▶ **Reading text**

Columbus’s visionary propensities remained intact, stronger and more singular than ever. Other explorers felt buoyed by the belief that they were fulfilling the Lord’s will, but Columbus’s striking conception of the entrance to paradise was unique. It was easy for students of Columbus, beginning with Bartolomé de Las Casas, to separate fact from folly, and science from delusion, but to the Admiral’s way of thinking, these seeming opposites remained inextricably intertwined. Even at this late date, eight years after setting out on his first voyage, he still believed that he was on the doorstep of the Indies, as well as the threshold of paradise. Experience fostered his illusions rather than dispelling them. As the voyage proceeded, he gave himself over to reveries. When he considered the globe, he no longer saw the ocean, evidence of currents and tides, sandbanks, reefs, bays, or other geologic features, but a series of shimmering images that might be better described as visions containing coded information about the nature of the cosmos. For him, reconnaissance was the process of deciphering this God-given code as best he could.
“The world is small,” he later declared, on the basis of this experience and other mystical flights. “Six parts are dry and only the seventh is covered with water. Experience has already verified that”—even though his voyages demonstrated that, on the contrary, the world was mostly covered by oceans. In his defense, he argued that “I hold that the world is not so large as thought by common men.” Columbus based his expert opinion on a conception of the world that included paradise, but excluded the Pacific Ocean and the Americas. His small world had a circumference of about 14,000 miles, when in reality earth’s circumference at the equator is about 24,900 miles.
Clinging to his insupportable beliefs, he maintained that as a result of the “navigation and exploration and discovery” promoted by the Sovereigns, he could tell which zones of the earth he had visited by the complexions of the people he encountered. In Cape Verde, he insisted, “the people there are much darker” than elsewhere, “and the farther south one goes the more extreme their color,” reaching the blackest at a point “where the North Star at nightfall was five degrees above the horizon.”

▶ **Written task**
From the text on Columbus above, list every number it gives, together with what each one counts or measures.

▶ **Given information**
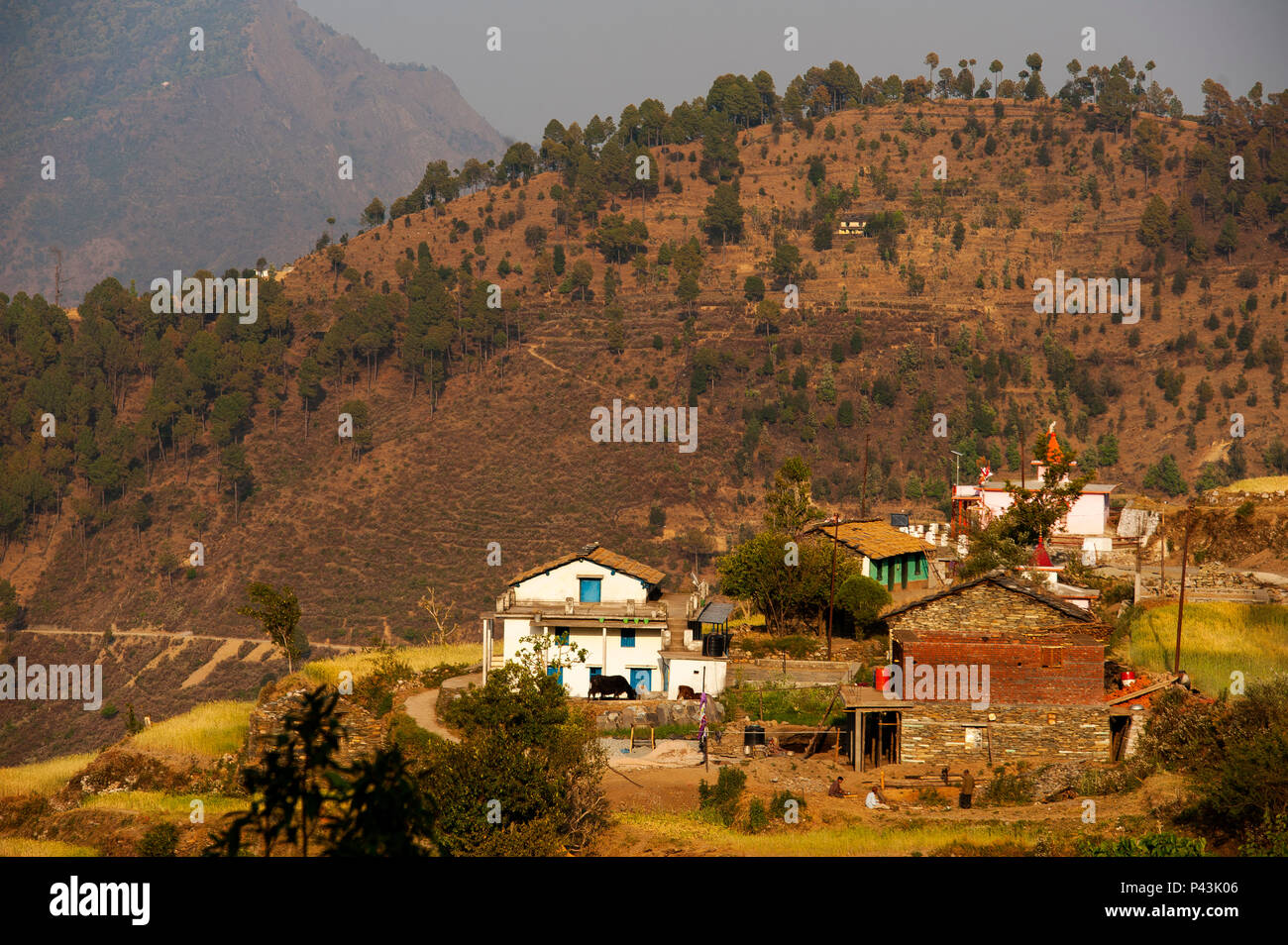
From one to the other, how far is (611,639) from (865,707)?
* * *
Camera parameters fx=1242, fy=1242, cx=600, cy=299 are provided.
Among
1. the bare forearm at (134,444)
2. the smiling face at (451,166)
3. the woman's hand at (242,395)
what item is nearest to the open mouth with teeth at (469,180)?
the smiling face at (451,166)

▶ **Task output**
- eight: the years since he set out on his first voyage
- six: the parts of the world he claimed are dry
- seventh: the one part of the world he claimed is covered with water
- about 14,000 miles: the circumference of his small world
- about 24,900 miles: earth's real circumference at the equator
- five degrees: the height of the North Star above the horizon at nightfall, at the point where he said people's color was blackest